IndexingService
The IndexingService orchestrates firehose consumption and event processing. It consumes the AT Protocol relay firehose, filters for pub.chive.* records, and dispatches events to appropriate handlers.
Architecture
FirehoseConsumer → EventFilter → CommitHandler → EventQueue → Processor → DLQ
Components
| Component | File | Purpose |
|---|---|---|
| FirehoseConsumer | firehose-consumer.ts | WebSocket connection to relay |
| EventFilter | event-filter.ts | Filters for pub.chive.* collections |
| CommitHandler | commit-handler.ts | Parses CAR files, extracts records |
| CursorManager | cursor-manager.ts | Persists cursor for resumption |
| EventQueue | event-queue.ts | BullMQ async processing queue |
| ReconnectionManager | reconnection-manager.ts | Exponential backoff reconnection |
| DLQHandler | dlq-handler.ts | Dead letter queue for failures |
Usage
import { IndexingService } from '@/services/indexing';
const indexingService = container.resolve(IndexingService);
// Start consuming firehose
await indexingService.start();
// Check status
const status = await indexingService.getStatus();
// { status: 'running', cursor: 12345678, lag: '2s', eventsProcessed: 50000 }
// Graceful shutdown
await indexingService.stop();
Firehose consumption
The service connects to the configured relay (default: wss://bsky.network) and subscribes to the com.atproto.sync.subscribeRepos stream:
// Connection options
const options = {
relay: process.env.RELAY_URL || 'wss://bsky.network',
cursor: await this.cursorManager.getCursor(),
collections: ['pub.chive.*'],
};
Event filtering
Only events matching pub.chive.* collections are processed:
const CHIVE_COLLECTIONS = [
'pub.chive.eprint.submission',
'pub.chive.eprint.version',
'pub.chive.eprint.changelog',
'pub.chive.eprint.tag',
'pub.chive.eprint.userTag',
'pub.chive.eprint.citation',
'pub.chive.eprint.relatedWork',
'pub.chive.review.comment',
'pub.chive.review.endorsement',
'pub.chive.review.entityLink',
'pub.chive.annotation.comment',
'pub.chive.annotation.entityLink',
'pub.chive.graph.node',
'pub.chive.graph.edge',
'pub.chive.graph.nodeProposal',
'pub.chive.graph.edgeProposal',
'pub.chive.graph.vote',
'pub.chive.actor.profile',
'pub.chive.actor.profileConfig',
];
Commit parsing
The CommitHandler supports two event formats: full firehose events (with CAR blocks) and Jetstream events (with pre-decoded records).
Event format detection
CommitHandler automatically detects the event format:
- Jetstream events: Operations have
recordfields already attached. No CAR block parsing required. - Full firehose events: Operations reference CIDs; records must be decoded from CAR blocks.

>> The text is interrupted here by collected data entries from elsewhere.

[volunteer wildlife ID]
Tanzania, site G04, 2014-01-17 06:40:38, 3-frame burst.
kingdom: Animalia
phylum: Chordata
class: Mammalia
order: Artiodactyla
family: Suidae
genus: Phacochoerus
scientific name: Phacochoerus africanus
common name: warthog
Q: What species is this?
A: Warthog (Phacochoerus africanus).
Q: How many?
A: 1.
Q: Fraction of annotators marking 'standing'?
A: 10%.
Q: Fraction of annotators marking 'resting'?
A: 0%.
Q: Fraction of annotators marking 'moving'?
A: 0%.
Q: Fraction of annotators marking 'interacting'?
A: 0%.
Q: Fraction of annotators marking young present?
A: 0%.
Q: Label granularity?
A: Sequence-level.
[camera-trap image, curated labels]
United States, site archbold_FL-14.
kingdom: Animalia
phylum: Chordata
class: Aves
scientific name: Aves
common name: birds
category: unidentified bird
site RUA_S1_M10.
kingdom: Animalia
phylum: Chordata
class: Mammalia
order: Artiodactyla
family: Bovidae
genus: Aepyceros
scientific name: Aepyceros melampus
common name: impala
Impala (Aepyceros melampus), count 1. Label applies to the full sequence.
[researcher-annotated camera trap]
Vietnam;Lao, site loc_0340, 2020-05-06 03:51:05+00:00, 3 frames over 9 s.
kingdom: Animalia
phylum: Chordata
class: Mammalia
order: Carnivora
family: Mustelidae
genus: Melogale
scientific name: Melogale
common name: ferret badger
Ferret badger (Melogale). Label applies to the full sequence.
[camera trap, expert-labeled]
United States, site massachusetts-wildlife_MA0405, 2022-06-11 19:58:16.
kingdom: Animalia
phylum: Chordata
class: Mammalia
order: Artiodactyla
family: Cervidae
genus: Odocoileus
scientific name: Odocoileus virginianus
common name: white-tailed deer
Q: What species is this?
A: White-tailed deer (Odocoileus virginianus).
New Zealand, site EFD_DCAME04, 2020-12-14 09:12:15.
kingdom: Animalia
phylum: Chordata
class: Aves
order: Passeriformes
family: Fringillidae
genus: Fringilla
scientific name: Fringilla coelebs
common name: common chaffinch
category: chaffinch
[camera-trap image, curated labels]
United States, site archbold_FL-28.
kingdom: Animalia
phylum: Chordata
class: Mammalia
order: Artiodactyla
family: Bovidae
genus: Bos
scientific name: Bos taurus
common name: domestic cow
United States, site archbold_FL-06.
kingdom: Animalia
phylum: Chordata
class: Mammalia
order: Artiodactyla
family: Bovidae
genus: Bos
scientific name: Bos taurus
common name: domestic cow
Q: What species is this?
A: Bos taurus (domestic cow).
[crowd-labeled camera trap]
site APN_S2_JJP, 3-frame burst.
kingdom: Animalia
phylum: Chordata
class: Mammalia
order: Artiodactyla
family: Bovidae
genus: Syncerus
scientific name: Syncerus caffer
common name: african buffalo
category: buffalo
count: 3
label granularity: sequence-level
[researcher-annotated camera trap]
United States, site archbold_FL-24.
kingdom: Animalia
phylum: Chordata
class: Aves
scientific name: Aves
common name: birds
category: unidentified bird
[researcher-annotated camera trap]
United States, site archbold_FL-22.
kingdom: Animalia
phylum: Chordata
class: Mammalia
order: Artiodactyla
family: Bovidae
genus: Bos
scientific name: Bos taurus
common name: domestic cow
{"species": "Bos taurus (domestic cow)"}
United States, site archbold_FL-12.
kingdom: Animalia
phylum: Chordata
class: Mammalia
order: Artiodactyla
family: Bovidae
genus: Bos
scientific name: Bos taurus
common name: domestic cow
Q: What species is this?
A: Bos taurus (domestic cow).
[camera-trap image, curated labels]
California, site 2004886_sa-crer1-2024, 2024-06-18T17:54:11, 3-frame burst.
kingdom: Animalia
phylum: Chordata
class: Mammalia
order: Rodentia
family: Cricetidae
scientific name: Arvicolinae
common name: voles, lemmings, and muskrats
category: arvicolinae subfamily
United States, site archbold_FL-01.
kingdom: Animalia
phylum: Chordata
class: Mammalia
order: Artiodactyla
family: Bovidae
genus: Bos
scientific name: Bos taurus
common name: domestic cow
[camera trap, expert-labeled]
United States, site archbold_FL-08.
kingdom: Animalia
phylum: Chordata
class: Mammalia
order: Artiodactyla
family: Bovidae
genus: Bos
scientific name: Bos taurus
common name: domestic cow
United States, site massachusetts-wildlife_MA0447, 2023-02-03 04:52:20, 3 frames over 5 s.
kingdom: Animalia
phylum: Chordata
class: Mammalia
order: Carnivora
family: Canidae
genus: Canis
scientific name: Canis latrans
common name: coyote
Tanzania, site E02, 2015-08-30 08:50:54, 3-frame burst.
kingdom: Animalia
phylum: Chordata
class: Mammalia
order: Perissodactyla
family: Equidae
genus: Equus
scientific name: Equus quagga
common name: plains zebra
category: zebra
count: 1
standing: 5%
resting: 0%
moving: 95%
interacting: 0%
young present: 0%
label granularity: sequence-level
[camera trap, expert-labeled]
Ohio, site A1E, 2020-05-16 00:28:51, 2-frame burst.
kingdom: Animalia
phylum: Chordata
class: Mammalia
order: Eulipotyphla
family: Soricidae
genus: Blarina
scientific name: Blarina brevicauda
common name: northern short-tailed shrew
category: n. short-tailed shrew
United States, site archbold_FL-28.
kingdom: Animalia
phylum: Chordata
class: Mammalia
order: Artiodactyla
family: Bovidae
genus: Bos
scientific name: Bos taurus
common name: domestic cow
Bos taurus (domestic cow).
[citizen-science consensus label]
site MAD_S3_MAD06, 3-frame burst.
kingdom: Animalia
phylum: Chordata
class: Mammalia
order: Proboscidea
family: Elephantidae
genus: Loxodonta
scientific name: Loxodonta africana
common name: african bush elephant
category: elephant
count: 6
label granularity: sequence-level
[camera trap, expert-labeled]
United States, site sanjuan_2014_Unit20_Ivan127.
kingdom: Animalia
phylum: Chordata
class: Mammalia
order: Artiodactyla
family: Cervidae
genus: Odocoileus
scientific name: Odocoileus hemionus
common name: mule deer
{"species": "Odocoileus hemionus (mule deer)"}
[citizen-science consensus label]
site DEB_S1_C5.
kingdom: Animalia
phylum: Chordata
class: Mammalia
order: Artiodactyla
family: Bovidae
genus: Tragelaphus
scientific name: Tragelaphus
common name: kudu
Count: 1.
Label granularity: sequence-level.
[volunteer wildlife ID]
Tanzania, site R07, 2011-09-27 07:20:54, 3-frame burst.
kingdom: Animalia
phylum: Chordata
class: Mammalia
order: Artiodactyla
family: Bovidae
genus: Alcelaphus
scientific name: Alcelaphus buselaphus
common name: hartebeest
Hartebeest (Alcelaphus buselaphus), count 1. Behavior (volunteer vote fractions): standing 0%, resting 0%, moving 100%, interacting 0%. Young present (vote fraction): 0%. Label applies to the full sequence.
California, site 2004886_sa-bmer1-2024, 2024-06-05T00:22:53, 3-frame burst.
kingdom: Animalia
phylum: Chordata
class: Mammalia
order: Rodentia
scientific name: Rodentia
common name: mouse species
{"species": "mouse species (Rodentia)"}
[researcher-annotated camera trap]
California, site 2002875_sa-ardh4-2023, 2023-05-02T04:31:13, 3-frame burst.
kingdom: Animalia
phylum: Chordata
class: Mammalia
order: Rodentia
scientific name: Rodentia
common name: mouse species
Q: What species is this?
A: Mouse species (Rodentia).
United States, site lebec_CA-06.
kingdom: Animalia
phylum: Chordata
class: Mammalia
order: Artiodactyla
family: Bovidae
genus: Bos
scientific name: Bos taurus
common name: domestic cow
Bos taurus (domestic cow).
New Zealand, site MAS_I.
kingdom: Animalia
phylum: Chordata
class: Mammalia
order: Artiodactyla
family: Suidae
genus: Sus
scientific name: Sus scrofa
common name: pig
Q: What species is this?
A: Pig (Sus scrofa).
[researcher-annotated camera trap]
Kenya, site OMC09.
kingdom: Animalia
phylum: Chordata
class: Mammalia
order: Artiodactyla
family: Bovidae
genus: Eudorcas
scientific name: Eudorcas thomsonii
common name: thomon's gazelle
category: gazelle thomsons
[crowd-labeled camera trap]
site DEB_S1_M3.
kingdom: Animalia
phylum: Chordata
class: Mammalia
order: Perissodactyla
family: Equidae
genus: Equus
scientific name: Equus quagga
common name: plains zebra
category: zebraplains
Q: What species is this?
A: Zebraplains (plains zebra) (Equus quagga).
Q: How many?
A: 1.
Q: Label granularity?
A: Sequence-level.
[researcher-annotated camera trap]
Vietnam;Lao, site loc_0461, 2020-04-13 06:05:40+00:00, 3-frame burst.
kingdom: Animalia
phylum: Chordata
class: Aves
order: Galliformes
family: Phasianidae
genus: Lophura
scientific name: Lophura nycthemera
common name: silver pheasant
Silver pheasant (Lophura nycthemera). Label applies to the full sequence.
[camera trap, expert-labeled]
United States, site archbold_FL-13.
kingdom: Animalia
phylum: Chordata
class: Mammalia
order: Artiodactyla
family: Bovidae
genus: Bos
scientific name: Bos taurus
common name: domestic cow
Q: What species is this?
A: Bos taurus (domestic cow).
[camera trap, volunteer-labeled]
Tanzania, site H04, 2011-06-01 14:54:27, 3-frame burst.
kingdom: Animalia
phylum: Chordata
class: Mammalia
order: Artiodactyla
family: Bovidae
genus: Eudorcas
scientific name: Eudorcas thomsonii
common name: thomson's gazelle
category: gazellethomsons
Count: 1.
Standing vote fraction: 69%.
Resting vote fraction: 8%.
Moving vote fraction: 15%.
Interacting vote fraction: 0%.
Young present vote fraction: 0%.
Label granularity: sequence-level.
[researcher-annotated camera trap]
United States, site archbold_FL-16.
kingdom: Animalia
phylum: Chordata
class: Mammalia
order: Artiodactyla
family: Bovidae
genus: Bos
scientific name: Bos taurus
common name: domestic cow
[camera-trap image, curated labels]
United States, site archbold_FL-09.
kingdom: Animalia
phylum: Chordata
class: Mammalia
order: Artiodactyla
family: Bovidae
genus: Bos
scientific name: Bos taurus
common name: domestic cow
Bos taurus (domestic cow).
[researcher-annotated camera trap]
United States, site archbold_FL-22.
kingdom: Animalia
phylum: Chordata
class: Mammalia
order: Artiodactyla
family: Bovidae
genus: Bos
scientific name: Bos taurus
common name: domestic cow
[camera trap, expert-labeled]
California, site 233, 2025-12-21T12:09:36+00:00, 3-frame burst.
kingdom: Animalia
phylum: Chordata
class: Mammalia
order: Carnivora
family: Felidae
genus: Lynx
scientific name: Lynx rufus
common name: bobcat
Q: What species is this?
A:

// Jetstream event detection
const opsWithRecords = event.ops as readonly RepoOpWithRecord[];
const hasPreDecodedRecords = opsWithRecords.some(
(op) => (op.action === 'create' || op.action === 'update') && op.record !== undefined
);
if (hasPreDecodedRecords) {
// Return ops with pre-decoded records directly (Jetstream path)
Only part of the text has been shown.